> [Texto para analizar]:
┏━━
En medio de este sindiós, los músicos del Titanic nos las estamos apañando para acomodar al nuevo entorno todas nuestras asignaturas, con sus respectivos criterios de evaluación, competencias, temporizaciones y recursos didácticos. Lo que el ministerio llama “modalidades de enseñanza no presencial” es de momento un frenético bufet libre en el que acabas comiendo varios platos a la vez: Microsoft Teams, Zoom, Google Hangouts, Skype, Camtasia, Jitsi… Ah, y el campus virtual, un abuelo antipático que, en plena orgía de softwares, se ha vuelto entrañable.

Es lunes, son las 8:00 AM y me encuentro en la salita de estar de mi piso. Estoy duchado y vestido de calle, pero en pantuflas. Me dispongo a dar mi primera clase en streaming. Me coloco ante el portátil y activo la cámara. Elijo como fondo una pared blanca (de gotelé, qué le voy a hacer). Empiezo la clase y al poco noto algo extraño: en el margen inferior de la pantalla, un tipo gesticula sin parar. Mientras hablo, veo de reojo cómo agita las manos, se toca la cara, agacha la cabeza, se la frota. ¿Quién es ese energúmeno? SOY YO. Intento no hacerle/me demasiado caso y sigo con el discurso. La clase sale bien. A pesar de lo anómalo de las circunstancias, los 57 alumnos conectados y yo conseguimos recrear la normalidad de una sesión magistral. La mecánica es, a fin de cuentas, muy sencilla: yo doy un sermón de hora y media, ellos escuchan y toman notas; a veces me preguntan algo, otras veces soy yo quien les interpela. Se trata de una forma de instrucción que, tras años de experiencia, he conseguido dominar, pero que según los pedagogos tiene los días contados. Una liturgia que lleva siglos en las aulas y a la que le ha tocado agonizar en un no-lugar propiedad de Bill Gates.
┗━━
> [Información mostrada]:
┏━━
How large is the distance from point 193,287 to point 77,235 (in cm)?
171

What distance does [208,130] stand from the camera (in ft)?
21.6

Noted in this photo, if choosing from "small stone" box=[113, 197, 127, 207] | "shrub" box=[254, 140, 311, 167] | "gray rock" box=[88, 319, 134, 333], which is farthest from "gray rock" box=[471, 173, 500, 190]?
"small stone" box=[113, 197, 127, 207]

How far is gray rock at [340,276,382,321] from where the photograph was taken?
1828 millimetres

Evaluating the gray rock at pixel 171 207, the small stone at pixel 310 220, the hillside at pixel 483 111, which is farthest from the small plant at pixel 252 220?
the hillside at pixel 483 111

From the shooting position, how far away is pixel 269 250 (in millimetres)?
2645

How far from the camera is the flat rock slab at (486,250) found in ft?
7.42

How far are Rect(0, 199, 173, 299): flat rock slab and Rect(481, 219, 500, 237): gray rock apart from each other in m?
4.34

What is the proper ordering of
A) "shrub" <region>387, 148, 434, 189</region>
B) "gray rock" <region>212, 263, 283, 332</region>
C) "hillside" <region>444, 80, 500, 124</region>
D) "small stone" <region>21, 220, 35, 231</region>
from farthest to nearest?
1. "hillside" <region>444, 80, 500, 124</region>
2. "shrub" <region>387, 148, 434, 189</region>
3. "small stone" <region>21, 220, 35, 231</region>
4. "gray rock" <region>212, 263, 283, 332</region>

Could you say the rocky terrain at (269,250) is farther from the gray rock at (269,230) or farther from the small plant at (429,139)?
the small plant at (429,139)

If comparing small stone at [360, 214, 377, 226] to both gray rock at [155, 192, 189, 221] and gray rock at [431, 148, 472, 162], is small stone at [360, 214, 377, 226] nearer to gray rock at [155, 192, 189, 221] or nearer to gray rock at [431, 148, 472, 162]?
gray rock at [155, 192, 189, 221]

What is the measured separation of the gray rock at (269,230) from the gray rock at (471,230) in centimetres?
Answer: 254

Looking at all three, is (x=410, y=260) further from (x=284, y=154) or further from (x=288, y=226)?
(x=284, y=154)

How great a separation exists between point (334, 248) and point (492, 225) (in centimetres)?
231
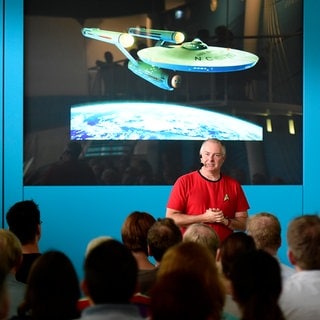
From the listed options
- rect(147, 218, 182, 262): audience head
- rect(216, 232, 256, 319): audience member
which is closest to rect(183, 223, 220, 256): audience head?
rect(147, 218, 182, 262): audience head

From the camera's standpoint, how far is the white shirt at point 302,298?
278 cm

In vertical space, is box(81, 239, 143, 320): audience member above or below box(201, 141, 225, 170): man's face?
below

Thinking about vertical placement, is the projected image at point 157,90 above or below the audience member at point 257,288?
above

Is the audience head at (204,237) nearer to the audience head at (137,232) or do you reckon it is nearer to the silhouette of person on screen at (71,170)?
the audience head at (137,232)

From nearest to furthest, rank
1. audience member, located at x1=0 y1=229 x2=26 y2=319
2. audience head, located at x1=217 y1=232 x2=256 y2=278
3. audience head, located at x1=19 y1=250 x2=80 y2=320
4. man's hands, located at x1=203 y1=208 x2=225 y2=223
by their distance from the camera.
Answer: audience head, located at x1=19 y1=250 x2=80 y2=320 → audience head, located at x1=217 y1=232 x2=256 y2=278 → audience member, located at x1=0 y1=229 x2=26 y2=319 → man's hands, located at x1=203 y1=208 x2=225 y2=223

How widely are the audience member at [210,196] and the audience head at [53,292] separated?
2.64 meters

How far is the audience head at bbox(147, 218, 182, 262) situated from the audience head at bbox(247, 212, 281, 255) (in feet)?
1.39

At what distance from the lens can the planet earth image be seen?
6102 mm

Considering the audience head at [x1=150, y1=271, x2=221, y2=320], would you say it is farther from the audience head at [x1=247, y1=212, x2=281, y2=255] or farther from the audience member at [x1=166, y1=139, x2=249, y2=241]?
the audience member at [x1=166, y1=139, x2=249, y2=241]

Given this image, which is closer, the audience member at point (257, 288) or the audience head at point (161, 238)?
the audience member at point (257, 288)

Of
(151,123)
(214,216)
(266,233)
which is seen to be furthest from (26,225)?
(151,123)

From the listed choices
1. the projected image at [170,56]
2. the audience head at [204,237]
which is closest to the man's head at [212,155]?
the projected image at [170,56]

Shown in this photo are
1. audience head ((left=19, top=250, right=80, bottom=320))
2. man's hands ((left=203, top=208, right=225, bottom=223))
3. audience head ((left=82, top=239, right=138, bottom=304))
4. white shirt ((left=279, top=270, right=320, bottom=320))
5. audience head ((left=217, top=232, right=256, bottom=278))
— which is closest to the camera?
audience head ((left=82, top=239, right=138, bottom=304))

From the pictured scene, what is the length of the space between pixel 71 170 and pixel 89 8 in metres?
1.43
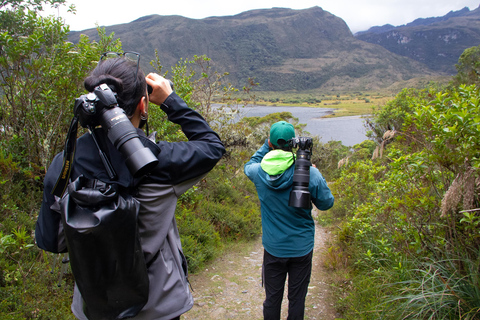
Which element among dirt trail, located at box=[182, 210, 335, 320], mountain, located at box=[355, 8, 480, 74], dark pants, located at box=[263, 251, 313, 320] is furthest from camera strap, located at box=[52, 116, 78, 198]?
mountain, located at box=[355, 8, 480, 74]

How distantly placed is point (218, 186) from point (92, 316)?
625 centimetres

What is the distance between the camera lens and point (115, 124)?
47.2 inches

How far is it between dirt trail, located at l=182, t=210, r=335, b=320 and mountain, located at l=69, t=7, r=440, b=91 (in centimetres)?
6520

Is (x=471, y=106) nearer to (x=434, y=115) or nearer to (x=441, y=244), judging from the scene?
(x=434, y=115)

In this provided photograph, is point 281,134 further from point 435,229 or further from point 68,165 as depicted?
point 68,165

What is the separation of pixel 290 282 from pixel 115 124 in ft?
7.29

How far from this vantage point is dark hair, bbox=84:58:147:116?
1.36 metres

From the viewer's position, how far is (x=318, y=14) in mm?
170500

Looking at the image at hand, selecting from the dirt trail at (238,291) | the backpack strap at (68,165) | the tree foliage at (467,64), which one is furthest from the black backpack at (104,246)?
the tree foliage at (467,64)

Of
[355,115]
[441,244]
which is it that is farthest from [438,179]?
[355,115]

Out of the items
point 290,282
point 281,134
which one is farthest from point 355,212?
point 281,134

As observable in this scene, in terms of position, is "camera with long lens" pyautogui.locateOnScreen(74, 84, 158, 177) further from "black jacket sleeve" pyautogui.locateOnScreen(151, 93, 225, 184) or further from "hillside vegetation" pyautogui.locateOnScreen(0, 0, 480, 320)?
"hillside vegetation" pyautogui.locateOnScreen(0, 0, 480, 320)

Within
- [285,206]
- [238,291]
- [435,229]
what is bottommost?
[238,291]

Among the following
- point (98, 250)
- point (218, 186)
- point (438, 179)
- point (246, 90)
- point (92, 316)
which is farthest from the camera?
point (246, 90)
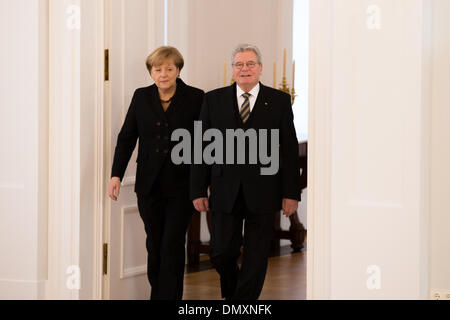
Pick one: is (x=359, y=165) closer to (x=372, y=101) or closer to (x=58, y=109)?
(x=372, y=101)

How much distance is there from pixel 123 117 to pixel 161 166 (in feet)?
1.61

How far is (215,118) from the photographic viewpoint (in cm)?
420

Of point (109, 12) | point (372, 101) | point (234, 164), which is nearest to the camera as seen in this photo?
point (372, 101)

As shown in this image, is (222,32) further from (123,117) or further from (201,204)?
(201,204)

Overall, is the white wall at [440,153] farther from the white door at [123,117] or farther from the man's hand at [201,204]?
the white door at [123,117]

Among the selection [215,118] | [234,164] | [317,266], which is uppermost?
[215,118]

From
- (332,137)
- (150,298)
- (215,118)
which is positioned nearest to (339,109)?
(332,137)

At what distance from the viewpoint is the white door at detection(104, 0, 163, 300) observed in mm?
4512

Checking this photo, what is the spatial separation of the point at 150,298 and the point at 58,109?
1313mm

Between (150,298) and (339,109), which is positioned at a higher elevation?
(339,109)

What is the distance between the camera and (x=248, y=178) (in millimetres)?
4125

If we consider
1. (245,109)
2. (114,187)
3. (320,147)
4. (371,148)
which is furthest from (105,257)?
(371,148)

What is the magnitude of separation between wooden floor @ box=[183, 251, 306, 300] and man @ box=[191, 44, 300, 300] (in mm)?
954

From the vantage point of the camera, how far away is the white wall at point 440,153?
332 cm
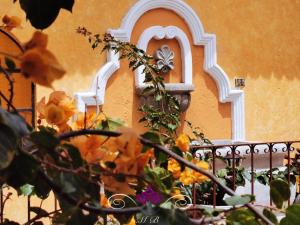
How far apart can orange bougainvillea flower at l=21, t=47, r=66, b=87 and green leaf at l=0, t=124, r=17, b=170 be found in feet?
0.31

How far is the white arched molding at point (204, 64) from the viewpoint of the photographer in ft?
20.7

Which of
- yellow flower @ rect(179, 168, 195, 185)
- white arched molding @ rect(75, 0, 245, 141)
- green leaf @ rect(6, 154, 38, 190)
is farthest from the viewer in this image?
white arched molding @ rect(75, 0, 245, 141)

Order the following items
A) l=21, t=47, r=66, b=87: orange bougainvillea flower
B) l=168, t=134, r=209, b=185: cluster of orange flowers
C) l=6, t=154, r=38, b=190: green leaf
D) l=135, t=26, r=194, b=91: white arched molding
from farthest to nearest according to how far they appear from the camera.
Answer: l=135, t=26, r=194, b=91: white arched molding → l=168, t=134, r=209, b=185: cluster of orange flowers → l=6, t=154, r=38, b=190: green leaf → l=21, t=47, r=66, b=87: orange bougainvillea flower

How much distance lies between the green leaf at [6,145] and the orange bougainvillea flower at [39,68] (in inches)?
3.7

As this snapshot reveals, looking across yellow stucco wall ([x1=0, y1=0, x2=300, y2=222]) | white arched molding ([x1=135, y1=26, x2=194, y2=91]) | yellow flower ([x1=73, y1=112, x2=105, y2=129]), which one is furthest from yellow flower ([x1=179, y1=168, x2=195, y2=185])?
white arched molding ([x1=135, y1=26, x2=194, y2=91])

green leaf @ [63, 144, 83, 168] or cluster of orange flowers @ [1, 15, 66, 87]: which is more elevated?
cluster of orange flowers @ [1, 15, 66, 87]

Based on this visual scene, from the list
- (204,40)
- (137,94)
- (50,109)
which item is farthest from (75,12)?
(50,109)

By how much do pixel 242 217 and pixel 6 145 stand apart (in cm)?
44

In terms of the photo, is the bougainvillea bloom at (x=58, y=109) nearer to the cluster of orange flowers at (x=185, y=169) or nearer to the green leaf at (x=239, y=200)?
the cluster of orange flowers at (x=185, y=169)

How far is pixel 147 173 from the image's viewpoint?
109cm

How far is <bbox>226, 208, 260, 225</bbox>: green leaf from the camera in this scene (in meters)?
1.11

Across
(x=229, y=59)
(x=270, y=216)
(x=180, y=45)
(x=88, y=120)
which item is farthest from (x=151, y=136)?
(x=229, y=59)

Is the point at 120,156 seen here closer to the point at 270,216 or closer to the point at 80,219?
the point at 80,219

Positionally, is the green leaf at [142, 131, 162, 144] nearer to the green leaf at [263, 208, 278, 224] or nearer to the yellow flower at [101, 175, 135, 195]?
the yellow flower at [101, 175, 135, 195]
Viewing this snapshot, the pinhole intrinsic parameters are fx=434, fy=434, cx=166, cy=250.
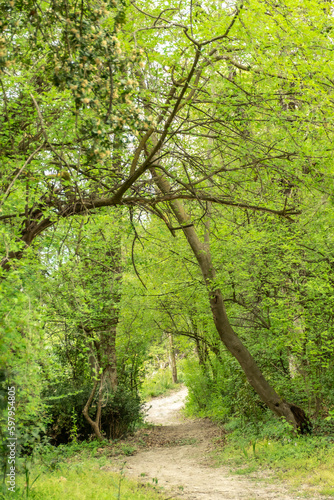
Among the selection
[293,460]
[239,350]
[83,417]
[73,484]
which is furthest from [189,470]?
[73,484]

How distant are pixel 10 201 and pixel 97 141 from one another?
1.67 meters

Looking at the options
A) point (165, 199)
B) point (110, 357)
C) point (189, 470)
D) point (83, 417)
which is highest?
point (165, 199)

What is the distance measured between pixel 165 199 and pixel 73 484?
12.4 feet

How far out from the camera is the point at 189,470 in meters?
8.49

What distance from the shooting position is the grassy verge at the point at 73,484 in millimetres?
4086

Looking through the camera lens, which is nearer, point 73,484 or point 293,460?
point 73,484

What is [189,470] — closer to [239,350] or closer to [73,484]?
Result: [239,350]

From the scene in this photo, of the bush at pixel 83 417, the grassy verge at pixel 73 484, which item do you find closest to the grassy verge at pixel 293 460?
the grassy verge at pixel 73 484

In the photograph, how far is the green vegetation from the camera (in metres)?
3.54

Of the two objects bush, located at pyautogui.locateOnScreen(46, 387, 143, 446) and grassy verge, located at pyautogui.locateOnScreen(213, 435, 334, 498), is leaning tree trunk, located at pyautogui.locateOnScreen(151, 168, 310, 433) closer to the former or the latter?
grassy verge, located at pyautogui.locateOnScreen(213, 435, 334, 498)

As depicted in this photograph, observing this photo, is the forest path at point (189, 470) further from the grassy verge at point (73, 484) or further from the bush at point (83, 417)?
the bush at point (83, 417)

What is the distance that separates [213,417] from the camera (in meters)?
14.0

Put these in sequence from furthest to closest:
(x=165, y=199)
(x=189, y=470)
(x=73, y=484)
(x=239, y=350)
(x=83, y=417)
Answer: (x=83, y=417) → (x=239, y=350) → (x=189, y=470) → (x=73, y=484) → (x=165, y=199)

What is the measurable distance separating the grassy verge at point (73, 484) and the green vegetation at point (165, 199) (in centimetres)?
29
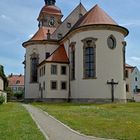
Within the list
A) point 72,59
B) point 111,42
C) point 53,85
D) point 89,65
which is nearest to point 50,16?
point 72,59

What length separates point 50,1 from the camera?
243 feet

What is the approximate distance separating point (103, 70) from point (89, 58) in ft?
9.70

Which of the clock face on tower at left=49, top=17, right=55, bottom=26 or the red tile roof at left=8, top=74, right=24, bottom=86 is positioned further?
the red tile roof at left=8, top=74, right=24, bottom=86

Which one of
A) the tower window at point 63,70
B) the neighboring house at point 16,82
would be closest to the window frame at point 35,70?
the tower window at point 63,70

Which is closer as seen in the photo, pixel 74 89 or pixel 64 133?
pixel 64 133

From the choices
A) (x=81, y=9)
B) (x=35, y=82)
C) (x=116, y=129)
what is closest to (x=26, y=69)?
(x=35, y=82)

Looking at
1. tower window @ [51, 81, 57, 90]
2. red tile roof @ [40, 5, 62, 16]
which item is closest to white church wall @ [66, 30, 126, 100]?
tower window @ [51, 81, 57, 90]

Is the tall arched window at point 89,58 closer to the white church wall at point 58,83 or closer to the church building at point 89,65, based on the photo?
the church building at point 89,65

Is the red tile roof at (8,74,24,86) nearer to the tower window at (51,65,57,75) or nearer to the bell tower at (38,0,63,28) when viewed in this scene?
the bell tower at (38,0,63,28)

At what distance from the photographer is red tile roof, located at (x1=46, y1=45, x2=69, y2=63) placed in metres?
51.7

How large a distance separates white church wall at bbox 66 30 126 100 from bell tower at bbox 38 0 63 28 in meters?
24.4

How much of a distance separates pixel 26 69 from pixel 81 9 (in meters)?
15.8

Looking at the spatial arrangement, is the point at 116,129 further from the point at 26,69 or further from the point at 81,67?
the point at 26,69

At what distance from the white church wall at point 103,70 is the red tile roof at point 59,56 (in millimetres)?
4978
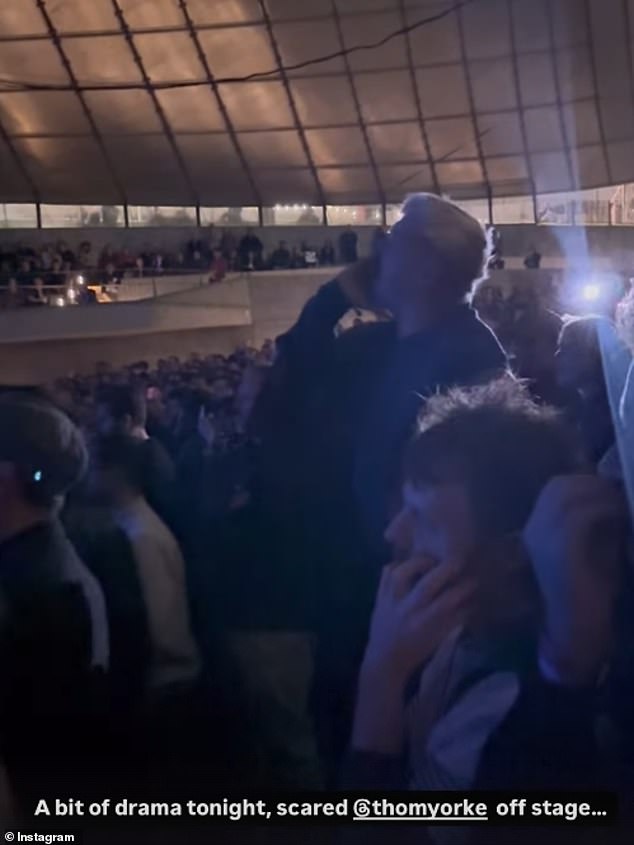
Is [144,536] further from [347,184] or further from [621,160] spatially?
[621,160]

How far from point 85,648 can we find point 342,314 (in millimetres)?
560

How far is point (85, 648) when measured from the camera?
125 centimetres

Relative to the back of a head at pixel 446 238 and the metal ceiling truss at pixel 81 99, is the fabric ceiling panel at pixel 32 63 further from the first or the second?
the back of a head at pixel 446 238

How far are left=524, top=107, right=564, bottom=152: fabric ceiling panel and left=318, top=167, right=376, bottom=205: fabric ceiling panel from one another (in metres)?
0.22

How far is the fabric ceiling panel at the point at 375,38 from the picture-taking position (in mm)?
1202

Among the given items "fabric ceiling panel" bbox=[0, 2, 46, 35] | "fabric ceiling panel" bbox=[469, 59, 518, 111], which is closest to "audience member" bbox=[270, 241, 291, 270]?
"fabric ceiling panel" bbox=[469, 59, 518, 111]

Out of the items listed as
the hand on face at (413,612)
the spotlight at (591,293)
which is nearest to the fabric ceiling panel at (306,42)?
the spotlight at (591,293)

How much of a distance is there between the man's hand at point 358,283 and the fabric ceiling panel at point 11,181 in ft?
1.47

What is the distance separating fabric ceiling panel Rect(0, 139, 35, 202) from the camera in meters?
1.26

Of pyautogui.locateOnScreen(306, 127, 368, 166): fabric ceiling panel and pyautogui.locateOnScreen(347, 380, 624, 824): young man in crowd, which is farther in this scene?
pyautogui.locateOnScreen(306, 127, 368, 166): fabric ceiling panel

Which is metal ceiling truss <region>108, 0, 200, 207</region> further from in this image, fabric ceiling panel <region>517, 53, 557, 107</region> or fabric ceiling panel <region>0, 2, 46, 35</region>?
fabric ceiling panel <region>517, 53, 557, 107</region>

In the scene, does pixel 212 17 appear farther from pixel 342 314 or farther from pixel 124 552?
pixel 124 552

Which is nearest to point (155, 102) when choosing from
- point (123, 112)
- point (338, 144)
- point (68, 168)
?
point (123, 112)

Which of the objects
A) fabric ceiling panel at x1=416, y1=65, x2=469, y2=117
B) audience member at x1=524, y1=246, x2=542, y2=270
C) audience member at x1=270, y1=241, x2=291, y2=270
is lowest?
audience member at x1=524, y1=246, x2=542, y2=270
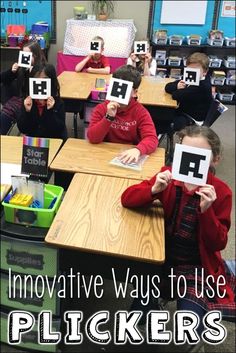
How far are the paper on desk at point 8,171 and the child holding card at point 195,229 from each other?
19.5 inches

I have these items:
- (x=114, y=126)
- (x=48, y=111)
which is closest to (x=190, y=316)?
(x=114, y=126)

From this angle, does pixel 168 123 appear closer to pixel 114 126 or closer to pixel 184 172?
pixel 114 126

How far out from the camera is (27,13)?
529 centimetres

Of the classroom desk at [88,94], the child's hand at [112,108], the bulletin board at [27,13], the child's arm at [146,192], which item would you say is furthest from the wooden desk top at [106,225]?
the bulletin board at [27,13]

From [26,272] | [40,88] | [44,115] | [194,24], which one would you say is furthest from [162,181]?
[194,24]

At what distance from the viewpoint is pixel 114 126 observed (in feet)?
7.06

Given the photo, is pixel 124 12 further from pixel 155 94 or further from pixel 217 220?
pixel 217 220

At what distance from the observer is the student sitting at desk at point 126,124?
1.99 meters

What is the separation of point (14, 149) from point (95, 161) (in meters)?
0.42

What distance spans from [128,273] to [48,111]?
1.30m

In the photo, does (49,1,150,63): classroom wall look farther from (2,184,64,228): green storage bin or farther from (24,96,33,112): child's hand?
(2,184,64,228): green storage bin

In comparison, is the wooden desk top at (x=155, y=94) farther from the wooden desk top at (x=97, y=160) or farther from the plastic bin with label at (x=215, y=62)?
the plastic bin with label at (x=215, y=62)

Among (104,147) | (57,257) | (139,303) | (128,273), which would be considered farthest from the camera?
(104,147)

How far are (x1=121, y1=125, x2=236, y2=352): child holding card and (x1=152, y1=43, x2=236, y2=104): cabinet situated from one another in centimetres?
421
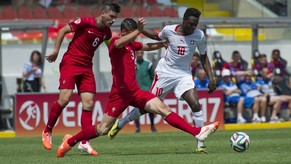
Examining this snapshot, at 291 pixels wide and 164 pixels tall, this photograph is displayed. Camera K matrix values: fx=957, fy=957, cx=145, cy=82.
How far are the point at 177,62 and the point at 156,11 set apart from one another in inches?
535

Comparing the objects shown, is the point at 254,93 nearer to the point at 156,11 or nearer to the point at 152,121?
the point at 152,121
┗━━
> [Problemas por resolver]:
• A. En el texto sobre las clases en línea, ¿cuántos alumnos están conectados a la primera clase en streaming?
• B. ¿Puedes reanudar el texto sobre las clases en línea a partir de su última oración?
El material no guarda relación con el texto sobre las clases en línea.

> [Respuestas en orden]:
• A. 57 alumnos.

• B.
Durante el resto del día, entre las tareas domésticas y de cuidado de mis padres, tengo numerosas relaciones sociales a través de la pantalla: reuniones de trabajo, tutorías con estudiantes, charlas con amigos. Igual que al inicio de la clase de esta mañana, en todas ellas experimento un incómodo desdoblamiento. ¿Cómo sería, en el mundo real, llevar siempre un espejito y ponerlo al lado de las personas con las que hablamos? El confinamiento está siendo un curso avanzado de gestión de lo Unheimliches, un concepto freudiano que designa aquello que nos resulta familiar y a la vez inquietante, en este caso aplicado a uno mismo. Todavía saco tiempo para corregir algunos trabajos, y después pongo un video de Jaime Altozano mientras me preparo la cena. Recuerdo el rechazo que sentí cuando me acerqué por primera vez a los youtubers. Tan autoconscientes ante la cámara, todo en ellos me resultaba insoportablemente calculado. A estas alturas, en cambio, los egotrips de los Altozano y compañía hasta me entretienen.

Como buen obrero del siglo XXI, mi disponibilidad es 24x7, así que termino de cenar y me pongo a contestar los mensajes que me esperan en el chat del Teams, el correo electrónico y el buzón del antiguo campus. Descubro que mi clase de la mañana está colgada en el muro de publicaciones de la asignatura. ¿Quiero realmente verme dando clase? No. ¿Le doy al play? Sí. El resultado es el esperado: autocrítica feroz -y Unheimliches por un tubo. Ahora mismo tengo ganas de contratar a un coach que me enseñe a hablar en público.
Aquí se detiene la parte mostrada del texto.